• _MATERIAL SUPPLIED_

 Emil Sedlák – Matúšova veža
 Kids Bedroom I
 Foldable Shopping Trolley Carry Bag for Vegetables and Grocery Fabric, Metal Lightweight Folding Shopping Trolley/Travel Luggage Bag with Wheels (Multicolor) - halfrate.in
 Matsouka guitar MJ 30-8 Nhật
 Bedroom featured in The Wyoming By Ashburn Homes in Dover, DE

* * *

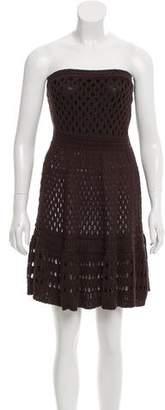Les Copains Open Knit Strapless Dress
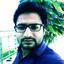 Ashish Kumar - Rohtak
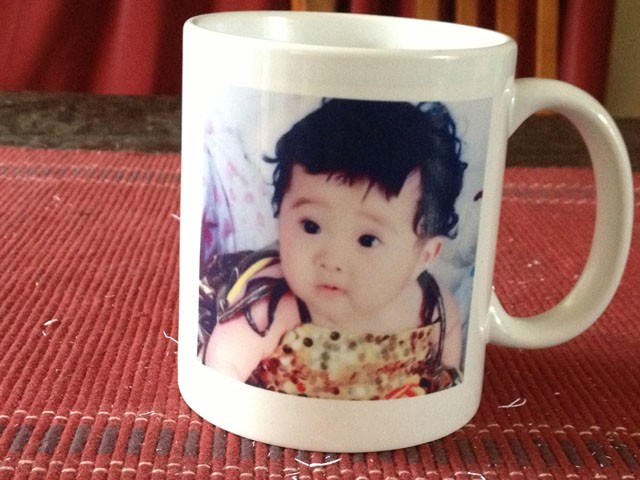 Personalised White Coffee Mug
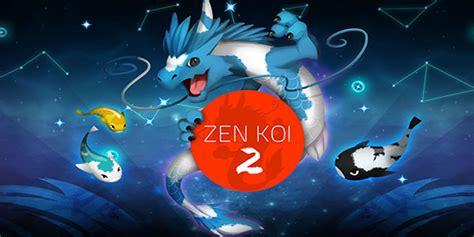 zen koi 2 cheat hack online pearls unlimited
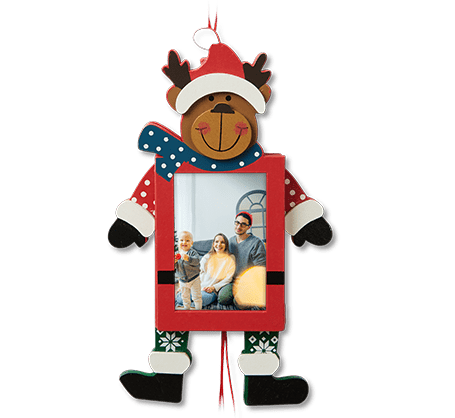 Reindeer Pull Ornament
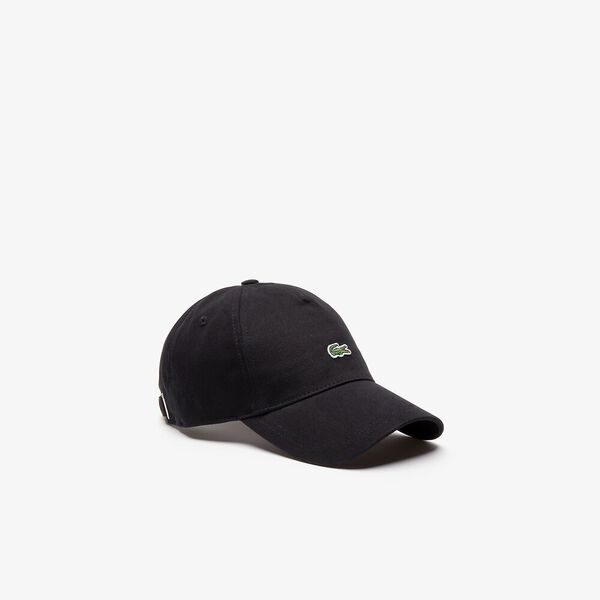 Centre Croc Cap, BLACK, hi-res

---

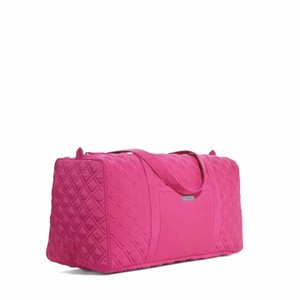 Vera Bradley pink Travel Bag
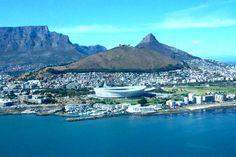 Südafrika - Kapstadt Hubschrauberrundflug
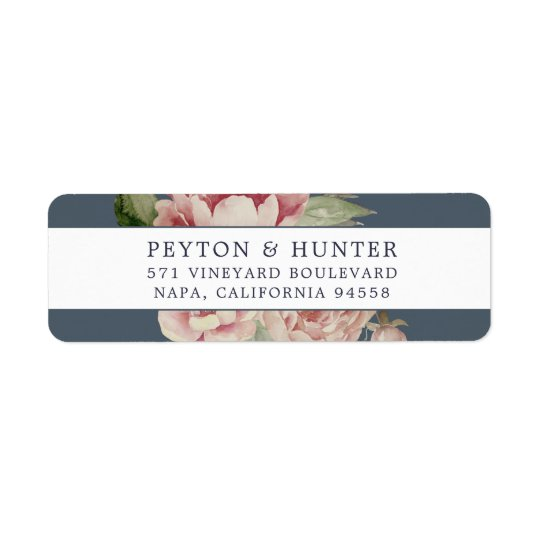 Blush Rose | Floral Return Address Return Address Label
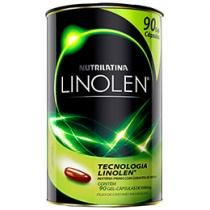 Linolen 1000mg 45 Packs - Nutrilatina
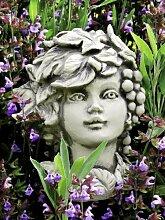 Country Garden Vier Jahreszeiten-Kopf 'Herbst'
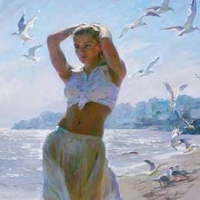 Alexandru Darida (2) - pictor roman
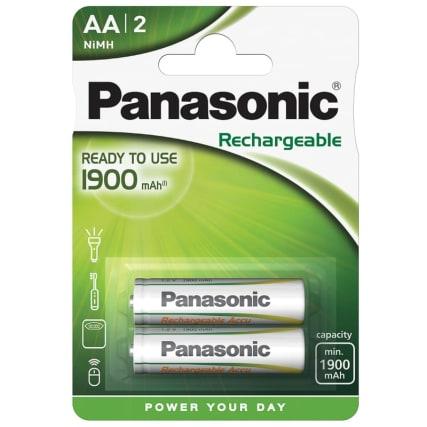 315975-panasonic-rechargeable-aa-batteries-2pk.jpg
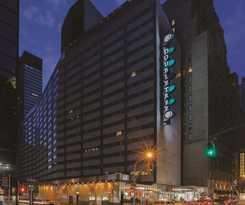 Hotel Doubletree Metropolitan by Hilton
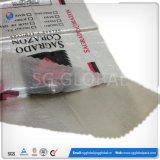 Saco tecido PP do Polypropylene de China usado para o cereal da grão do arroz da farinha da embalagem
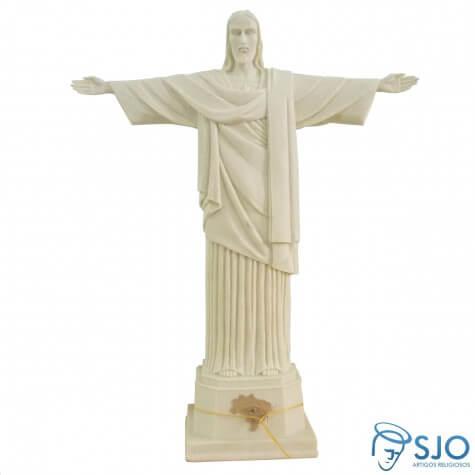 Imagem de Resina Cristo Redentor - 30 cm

• _WHAT YOU NEED TO DO_
In the data above, find the line that contains "Foldable Shopping Trolley" and the line that contains "Bedroom featured in". Repeat exactly those lines and every line between them, and only those.

• _EXERCISE OUTPUT_
 Foldable Shopping Trolley Carry Bag for Vegetables and Grocery Fabric, Metal Lightweight Folding Shopping Trolley/Travel Luggage Bag with Wheels (Multicolor) - halfrate.in
 Matsouka guitar MJ 30-8 Nhật
 Bedroom featured in The Wyoming By Ashburn Homes in Dover, DE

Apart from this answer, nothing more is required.